Optimization of operating parameters of MSF plants through automatic setpoint control

Abstract

Controllers in an MSF process are usually designed based on simplified process models, and the focus is on obtaining reasonable dynamic responses of process outputs for setpoint and load changes. The setpoints are normally fixed by the plant operator based on previous operating experience and perceived ideas about the operating condition of the plant. This manual setpoint adjustment can never be expected to result in an optimum running condition of the plant because of the complex processes taking place inside an MSF evaporator. Operating the plant at its optimal point means substantial savings in operating costs as well as increased safety and security of the plant. This can be achieved by on-line setpoint control.

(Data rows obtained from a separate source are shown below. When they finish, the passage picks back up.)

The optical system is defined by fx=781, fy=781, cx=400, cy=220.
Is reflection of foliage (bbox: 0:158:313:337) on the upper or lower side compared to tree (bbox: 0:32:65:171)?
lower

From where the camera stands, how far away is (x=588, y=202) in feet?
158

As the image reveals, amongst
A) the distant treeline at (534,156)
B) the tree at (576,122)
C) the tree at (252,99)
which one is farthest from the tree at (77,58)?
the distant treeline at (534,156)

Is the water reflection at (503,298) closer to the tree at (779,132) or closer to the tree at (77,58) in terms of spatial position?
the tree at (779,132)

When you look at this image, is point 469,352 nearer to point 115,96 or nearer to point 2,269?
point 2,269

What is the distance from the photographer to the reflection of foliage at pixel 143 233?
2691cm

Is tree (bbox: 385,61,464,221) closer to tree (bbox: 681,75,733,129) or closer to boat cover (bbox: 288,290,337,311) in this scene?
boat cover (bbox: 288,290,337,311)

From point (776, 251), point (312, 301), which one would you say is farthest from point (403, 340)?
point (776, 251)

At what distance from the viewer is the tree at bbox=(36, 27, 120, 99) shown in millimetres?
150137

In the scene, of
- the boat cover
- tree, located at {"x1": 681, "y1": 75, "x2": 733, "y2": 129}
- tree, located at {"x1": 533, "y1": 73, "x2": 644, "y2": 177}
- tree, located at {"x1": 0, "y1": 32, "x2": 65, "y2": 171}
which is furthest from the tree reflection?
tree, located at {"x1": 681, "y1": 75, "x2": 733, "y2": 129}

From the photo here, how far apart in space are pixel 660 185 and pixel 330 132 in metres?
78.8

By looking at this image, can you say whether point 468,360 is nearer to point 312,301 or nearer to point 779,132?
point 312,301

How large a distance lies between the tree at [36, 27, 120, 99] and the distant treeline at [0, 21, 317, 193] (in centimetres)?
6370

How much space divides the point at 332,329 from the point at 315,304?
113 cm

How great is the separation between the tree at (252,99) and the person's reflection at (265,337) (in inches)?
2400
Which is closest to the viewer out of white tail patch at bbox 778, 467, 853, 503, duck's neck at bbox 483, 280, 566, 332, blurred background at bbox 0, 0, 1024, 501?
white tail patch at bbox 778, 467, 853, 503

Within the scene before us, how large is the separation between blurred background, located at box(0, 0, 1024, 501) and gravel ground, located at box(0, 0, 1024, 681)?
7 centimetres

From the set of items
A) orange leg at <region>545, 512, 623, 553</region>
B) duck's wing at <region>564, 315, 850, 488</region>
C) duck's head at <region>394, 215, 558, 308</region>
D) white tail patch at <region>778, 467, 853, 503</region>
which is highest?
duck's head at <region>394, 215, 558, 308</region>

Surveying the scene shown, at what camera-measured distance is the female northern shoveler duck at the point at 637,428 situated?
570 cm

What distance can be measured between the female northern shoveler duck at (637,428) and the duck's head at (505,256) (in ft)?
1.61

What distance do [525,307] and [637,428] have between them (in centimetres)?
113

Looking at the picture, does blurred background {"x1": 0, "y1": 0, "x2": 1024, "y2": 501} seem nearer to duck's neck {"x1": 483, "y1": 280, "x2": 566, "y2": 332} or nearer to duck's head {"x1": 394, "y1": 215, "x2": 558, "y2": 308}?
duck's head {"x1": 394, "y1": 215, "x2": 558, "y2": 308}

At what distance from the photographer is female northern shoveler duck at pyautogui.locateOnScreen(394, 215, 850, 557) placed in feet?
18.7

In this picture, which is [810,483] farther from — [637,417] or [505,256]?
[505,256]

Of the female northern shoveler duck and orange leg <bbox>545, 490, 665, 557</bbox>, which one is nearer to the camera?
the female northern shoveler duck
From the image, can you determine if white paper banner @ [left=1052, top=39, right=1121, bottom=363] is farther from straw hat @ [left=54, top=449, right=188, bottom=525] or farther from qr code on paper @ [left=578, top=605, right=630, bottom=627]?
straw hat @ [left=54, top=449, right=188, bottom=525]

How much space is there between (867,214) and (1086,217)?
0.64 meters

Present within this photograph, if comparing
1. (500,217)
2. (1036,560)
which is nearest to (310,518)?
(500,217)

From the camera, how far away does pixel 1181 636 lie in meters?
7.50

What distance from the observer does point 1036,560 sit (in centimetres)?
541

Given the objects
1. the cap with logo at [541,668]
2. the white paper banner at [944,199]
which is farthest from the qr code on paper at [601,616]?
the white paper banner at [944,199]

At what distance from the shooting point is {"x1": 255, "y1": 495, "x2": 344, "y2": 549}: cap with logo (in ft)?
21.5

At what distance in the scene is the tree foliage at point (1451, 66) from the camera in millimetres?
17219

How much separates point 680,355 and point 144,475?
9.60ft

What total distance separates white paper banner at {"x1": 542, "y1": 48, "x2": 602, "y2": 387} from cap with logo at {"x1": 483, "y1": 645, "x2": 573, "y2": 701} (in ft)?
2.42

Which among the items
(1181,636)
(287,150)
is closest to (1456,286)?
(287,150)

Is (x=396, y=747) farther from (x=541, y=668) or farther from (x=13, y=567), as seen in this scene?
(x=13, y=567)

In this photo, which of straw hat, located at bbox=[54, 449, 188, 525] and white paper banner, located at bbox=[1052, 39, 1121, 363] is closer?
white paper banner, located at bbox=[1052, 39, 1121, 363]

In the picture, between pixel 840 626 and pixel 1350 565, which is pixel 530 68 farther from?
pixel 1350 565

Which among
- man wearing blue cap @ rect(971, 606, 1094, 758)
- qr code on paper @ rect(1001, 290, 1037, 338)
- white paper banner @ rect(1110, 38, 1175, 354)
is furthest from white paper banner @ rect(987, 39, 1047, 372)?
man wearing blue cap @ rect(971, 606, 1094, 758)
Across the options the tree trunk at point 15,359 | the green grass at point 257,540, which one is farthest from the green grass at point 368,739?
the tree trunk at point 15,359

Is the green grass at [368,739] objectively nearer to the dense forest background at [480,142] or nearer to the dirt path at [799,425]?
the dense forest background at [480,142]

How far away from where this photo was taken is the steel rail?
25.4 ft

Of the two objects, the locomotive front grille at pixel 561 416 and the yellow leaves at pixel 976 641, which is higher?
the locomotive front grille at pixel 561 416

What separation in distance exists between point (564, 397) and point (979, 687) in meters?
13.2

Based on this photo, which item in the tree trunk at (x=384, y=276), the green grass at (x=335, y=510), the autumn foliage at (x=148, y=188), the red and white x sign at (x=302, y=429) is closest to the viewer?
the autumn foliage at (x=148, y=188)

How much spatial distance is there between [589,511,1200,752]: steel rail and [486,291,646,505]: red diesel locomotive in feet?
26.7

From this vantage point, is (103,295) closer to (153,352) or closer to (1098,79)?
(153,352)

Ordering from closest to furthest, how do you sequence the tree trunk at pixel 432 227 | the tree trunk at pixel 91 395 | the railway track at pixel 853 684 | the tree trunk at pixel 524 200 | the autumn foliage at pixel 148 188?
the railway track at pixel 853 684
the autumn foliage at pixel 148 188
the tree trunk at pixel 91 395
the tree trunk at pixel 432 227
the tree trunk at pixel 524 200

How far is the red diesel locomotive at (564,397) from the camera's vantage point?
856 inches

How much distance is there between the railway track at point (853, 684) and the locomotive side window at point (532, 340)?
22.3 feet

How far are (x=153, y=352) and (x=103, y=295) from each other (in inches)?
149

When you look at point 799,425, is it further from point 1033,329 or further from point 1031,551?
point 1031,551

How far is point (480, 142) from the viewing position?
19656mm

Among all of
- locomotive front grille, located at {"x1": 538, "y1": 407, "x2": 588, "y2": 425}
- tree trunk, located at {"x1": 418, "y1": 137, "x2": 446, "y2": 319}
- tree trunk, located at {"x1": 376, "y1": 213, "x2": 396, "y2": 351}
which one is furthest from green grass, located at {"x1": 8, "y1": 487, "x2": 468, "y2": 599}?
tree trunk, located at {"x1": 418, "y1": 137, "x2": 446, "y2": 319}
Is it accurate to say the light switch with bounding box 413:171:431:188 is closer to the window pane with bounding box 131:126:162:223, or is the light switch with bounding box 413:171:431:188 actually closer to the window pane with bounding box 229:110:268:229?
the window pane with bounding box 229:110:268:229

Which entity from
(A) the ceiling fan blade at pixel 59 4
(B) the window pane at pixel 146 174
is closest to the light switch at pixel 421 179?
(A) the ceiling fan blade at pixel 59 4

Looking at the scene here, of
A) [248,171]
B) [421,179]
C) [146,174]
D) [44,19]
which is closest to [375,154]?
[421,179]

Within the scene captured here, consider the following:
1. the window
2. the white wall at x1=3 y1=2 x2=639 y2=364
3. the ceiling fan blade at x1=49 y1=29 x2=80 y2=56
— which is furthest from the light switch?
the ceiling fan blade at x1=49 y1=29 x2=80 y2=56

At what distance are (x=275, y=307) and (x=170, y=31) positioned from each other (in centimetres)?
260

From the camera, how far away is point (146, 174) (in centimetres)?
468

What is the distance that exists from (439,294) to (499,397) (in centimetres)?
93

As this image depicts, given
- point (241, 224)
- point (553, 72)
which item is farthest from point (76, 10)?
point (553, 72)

This paper describes the architecture of a typical on-line setpoint controller and the main components of the setpoint optimization system. The mathematical model used for process steady-state simulation is explained, and the economic model for cost optimization is outlined. To demonstrate how the mathematical and economic models can be used to optimize the operating of a MSF plant, the MSF plant at UANE (Ext.) was selected. Typical design and cost parameters are used for this case study. It was shown that running the plant at operating conditions different from the optimal results in a substantial economic penalty. The economic penalty for not operating the plants at the optimum T max, for example, at a production level of 500 kg/s, the minimum operating cost was estimated at Dh 1.766 per ton with the optimum T max = 109.6°C. Operating the plant at 100°C instead of the optimum T max results in an increase of 6.9% in operation costs, thus incurring additional operating expenses of Dh 1.89 million per year.